Auf der Basis eines Konkurrenzkampfs zwischen Theater (Seberg) und Kabarett (Brix) liefern sich die beiden einen pointierten Schlagabtausch zum Thema Sprache und Kommunikation. Mit viel Elan geraten sie im Zuge dessen aber auch in die kabarettistischen Untiefen primitiver Parodien-Potpurris. Wenn einmal die bewährtesten Imitations-Opfer der letzten 50 Jahre – von Hans Moser über Oskar Werner und Bruno Kreisky bis in die Gegenwart zu Otto Schenk und Marcel Reich-Ranicky – herhalten müssen, um Amusement zu erzeugen, helfen auch keine literarischen Feinheiten im Text mehr, um der Nummer eine Existenzberechtigung zu verschaffen.
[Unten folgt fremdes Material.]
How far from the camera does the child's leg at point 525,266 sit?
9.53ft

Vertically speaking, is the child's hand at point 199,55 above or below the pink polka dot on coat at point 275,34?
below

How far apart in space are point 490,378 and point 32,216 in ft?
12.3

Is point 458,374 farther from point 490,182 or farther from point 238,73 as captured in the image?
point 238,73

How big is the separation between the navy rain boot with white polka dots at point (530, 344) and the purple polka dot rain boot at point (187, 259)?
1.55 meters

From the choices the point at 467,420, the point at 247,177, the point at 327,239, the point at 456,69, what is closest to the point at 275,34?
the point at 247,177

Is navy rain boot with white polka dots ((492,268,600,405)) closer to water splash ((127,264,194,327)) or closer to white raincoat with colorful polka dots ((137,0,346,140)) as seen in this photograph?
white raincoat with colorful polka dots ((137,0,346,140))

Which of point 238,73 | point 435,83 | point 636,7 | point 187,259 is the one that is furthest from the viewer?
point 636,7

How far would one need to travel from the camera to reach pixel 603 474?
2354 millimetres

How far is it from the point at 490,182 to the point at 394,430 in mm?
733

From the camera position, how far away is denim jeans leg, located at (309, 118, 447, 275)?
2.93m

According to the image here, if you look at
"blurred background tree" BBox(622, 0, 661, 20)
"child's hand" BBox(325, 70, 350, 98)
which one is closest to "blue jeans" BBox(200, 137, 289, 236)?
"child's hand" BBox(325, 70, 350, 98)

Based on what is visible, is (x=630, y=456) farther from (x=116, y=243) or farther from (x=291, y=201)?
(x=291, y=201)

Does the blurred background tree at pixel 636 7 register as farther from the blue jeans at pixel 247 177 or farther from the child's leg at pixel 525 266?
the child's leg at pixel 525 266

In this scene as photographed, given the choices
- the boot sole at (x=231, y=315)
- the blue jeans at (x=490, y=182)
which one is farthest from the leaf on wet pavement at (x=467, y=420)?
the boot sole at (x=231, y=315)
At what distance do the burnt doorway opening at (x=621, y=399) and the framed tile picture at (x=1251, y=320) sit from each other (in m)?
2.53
Ist natürlich alles voll ironisch gemeint. Eh klar. Allerdings begeben sich Brix und Seberg mit ihrem Stil der großteils als pseudo-improvisiert zur Schau gestellten Doppelconference auf ein sehr glattes Terrain im unerforschten Mittelfeld zwischen brav auswendig gelerntem Text, gut geprobter und glaubwürdig gespielter Scheinbar-Spontaneität und grundehrlichem Stegreif-Spiel. Eine sehr ironische Meta-Ebene, deren Sinnhaftigkeit aber bezweifelt werden darf. Sich darüber augenzwinkernd zu amüsieren, dass man eh halbwegs einstudierte Dialoge so zum Vortrag bringt, als würden sie aus dem Moment heraus entstehen, ist schlicht einmal zu oft um die Ecke gedacht, um auf Kleinkunstbühnen zu funktionieren. Zumindest ab einer gewissen Saalgröße. Solange eine Intimität herrscht, die einer gemeinschaftlichen Verschwörungsbereitschaft zwischen Künstler und Kunden Vorschub leistet, kann das Konzept aufgehen. Im „Orpheum“ klappt das definitiv nicht.
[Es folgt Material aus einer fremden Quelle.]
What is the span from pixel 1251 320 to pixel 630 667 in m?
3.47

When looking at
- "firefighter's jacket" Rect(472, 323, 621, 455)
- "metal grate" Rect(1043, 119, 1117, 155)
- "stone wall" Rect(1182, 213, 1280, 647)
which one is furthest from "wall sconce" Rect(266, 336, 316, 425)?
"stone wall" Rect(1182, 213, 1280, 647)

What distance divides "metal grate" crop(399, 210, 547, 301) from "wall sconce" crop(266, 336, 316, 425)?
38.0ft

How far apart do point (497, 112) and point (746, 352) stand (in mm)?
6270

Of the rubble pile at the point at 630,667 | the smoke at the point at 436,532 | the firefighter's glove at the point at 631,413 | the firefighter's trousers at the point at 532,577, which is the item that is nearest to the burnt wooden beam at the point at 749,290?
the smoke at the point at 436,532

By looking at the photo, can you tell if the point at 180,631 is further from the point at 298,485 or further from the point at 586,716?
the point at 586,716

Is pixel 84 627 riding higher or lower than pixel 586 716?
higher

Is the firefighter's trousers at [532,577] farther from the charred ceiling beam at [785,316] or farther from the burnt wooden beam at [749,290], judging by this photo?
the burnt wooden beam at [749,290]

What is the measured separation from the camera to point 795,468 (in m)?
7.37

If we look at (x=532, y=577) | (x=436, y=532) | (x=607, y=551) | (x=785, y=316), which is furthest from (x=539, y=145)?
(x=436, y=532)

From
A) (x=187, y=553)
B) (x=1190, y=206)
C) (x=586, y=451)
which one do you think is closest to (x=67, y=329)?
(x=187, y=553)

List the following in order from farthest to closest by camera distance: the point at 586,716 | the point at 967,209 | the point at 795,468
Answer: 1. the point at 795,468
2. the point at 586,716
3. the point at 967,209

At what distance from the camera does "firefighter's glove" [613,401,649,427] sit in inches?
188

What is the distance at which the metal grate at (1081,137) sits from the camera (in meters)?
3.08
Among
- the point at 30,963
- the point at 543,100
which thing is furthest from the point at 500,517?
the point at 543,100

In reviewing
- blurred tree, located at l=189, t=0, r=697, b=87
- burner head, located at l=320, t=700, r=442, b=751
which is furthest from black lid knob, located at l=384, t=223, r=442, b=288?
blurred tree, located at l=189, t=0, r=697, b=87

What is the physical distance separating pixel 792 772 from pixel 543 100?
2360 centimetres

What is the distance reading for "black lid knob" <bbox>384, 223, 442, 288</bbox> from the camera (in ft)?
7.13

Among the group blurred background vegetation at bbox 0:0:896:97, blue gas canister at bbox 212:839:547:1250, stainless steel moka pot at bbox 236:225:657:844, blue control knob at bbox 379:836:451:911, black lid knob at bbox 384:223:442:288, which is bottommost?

Dieses Prinzip ist nicht das einzige, was im Verlauf der Vorstellung der dem Programm unangemessenen Dimension des Veranstaltungsortes zum Opfer fällt. Um zu gewährleisten, dass der Funke der Sympathie so heftig überspringt, dass sich die Künstler auf der Bühne wirklich jeden Träsch leisten können, muss ein sehr viel unmittelbarerer Kontakt möglich sein. Oder noch mehr Vorschuss-Sympathien flackern, als bei der Premiere. Und das wird wohl nicht so leicht zu bewerkstelligen sein.
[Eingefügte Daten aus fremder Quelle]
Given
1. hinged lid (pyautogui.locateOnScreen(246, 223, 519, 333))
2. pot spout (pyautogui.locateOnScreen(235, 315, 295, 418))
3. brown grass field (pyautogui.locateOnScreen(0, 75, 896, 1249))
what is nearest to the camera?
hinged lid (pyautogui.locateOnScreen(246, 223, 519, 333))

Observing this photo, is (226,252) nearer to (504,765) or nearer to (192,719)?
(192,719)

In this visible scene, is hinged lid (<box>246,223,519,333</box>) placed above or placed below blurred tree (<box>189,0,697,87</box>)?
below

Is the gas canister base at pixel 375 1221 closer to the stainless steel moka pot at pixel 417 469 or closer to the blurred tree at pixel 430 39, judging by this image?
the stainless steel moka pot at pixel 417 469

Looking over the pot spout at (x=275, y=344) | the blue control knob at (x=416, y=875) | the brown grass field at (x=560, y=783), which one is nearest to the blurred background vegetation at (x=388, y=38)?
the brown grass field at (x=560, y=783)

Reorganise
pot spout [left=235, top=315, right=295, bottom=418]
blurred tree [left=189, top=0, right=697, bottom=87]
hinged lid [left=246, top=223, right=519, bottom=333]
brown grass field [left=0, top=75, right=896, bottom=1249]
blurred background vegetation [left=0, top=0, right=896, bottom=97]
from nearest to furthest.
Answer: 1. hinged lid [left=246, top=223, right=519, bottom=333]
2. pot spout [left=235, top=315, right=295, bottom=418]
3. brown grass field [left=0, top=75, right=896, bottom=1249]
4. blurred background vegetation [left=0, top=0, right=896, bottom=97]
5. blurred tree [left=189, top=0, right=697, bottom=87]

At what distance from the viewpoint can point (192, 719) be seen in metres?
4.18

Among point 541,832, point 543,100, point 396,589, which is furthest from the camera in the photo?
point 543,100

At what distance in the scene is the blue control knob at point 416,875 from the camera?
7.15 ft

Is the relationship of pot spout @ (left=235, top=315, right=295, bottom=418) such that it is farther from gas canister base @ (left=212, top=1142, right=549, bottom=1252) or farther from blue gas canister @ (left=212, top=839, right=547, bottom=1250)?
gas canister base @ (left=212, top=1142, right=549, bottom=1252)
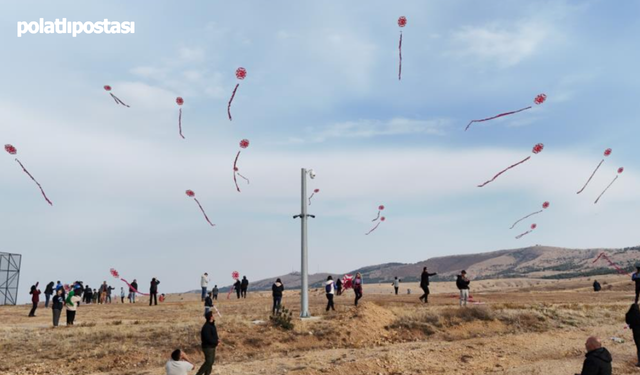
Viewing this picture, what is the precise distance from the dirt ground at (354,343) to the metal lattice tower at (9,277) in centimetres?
2056

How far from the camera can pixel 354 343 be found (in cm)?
1953

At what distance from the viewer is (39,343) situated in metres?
18.6

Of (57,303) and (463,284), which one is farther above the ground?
(463,284)

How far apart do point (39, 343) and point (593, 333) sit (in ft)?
71.7

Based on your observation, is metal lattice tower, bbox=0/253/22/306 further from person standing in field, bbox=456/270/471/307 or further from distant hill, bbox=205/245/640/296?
distant hill, bbox=205/245/640/296

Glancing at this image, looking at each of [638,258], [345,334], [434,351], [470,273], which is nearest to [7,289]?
[345,334]

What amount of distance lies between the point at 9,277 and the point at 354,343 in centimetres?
3733

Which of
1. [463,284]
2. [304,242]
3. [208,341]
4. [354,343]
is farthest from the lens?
[463,284]

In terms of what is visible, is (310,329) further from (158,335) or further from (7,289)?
(7,289)

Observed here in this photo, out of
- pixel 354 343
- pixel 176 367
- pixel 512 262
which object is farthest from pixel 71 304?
pixel 512 262

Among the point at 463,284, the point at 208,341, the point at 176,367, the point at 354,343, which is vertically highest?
the point at 463,284

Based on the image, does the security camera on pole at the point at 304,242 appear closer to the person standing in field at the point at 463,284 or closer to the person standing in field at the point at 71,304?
the person standing in field at the point at 463,284

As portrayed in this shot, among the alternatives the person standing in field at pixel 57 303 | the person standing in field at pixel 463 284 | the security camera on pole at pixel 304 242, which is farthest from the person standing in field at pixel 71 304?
the person standing in field at pixel 463 284

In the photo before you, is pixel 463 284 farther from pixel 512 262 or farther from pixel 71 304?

Die großen Entfernungen im „Orpheum“ verhindern auch die Wirksamkeit des tatsächlich spontanen Privatgeplänkels zwischen Gregor Seberg und Zuschauern in den ersten Sitzreihen. Für die ersten Sitzreihen gewiss sehr erheiternd. Die schweigende Mehrheit fühlt sich derweil allerdings grob vernachlässigt.
Ein letzter Kritikpunkt sei noch angebracht. So effektvoll der Einsatz von Sound-Sampling und Live-Loops auch sein mag – die simple Demonstration dieser Technik ist inzwischen zu wenig, um ihren Bühneneinsatz zu rechtfertigen. Mag schon sein, dass sie hierzulande im Kleinkunst-Kontext noch nicht allzu oft zum Einsatz gekommen ist, aber seit „Orchester Bürger Kreitmeier“ herrschen diesbezüglich einfach andere Gesetze.
Vorweggeschickt sei an dieser Stelle: Brix und Seberg haben Spaß – und machen Spaß. Ein paar Kürzungen und Streichungen täten dem Projekt „Die Erleser kommen“ aber gewiss gut. Was sie bei aller berechtigten Kritik aber keinesfalls verdient haben, sind Besucher, die wenige Minuten vor Schluss betont lautstark den Zuschauersaal verlassen. Das ist schlicht schlechtes Benehmen – und wäre endlich mal eine vernünftige Aufgabe für die Theaterpolizei.